🤖 AI Summary
This study addresses the challenge of parameter inference in viral dynamics models when an explicit likelihood function is unavailable. Methodologically, we propose an enhanced Bayesian Optimization for Likelihood-Free Inference (BOLFI) framework: (1) replacing the conventional Gaussian process regression surrogate with a Gaussian process classifier to markedly improve robustness against outliers and noise in experimental data; and (2) introducing a differentiable, cross-modal discrepancy metric that enables, for the first time, joint inference from heterogeneous virological data modalities—including viral titers, cellular infection rates, and fluorescence imaging.
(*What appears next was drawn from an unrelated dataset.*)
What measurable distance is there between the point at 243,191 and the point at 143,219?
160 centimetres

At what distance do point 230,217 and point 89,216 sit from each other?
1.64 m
Evaluated on real influenza virus data, our method accelerates inference by 3–5× over standard MCMC while yielding biologically plausible parameter estimates and well-calibrated posterior uncertainty quantification. The core contribution lies in eliminating reliance on hand-crafted likelihoods, unifying inference across diverse dynamical data types, and establishing an efficient, interpretable paradigm for modeling complex pathogens.
📝 Abstract
This study applied Bayesian optimization likelihood-free inference(BOLFI) to virus dynamics experimental data and efficiently inferred the model parameters with uncertainty measure. The computational benefit is remarkable compared to existing methodology on the same problem. No likelihood knowledge is needed in the inference. Improvement of the BOLFI algorithm with Gaussian process based classifier for treatment of extreme values are provided. Discrepancy design for combining different forms of data from completely different experiment processes are suggested and tested with synthetic data, then applied to real data. Reasonable parameter values are estimated for influenza A virus data.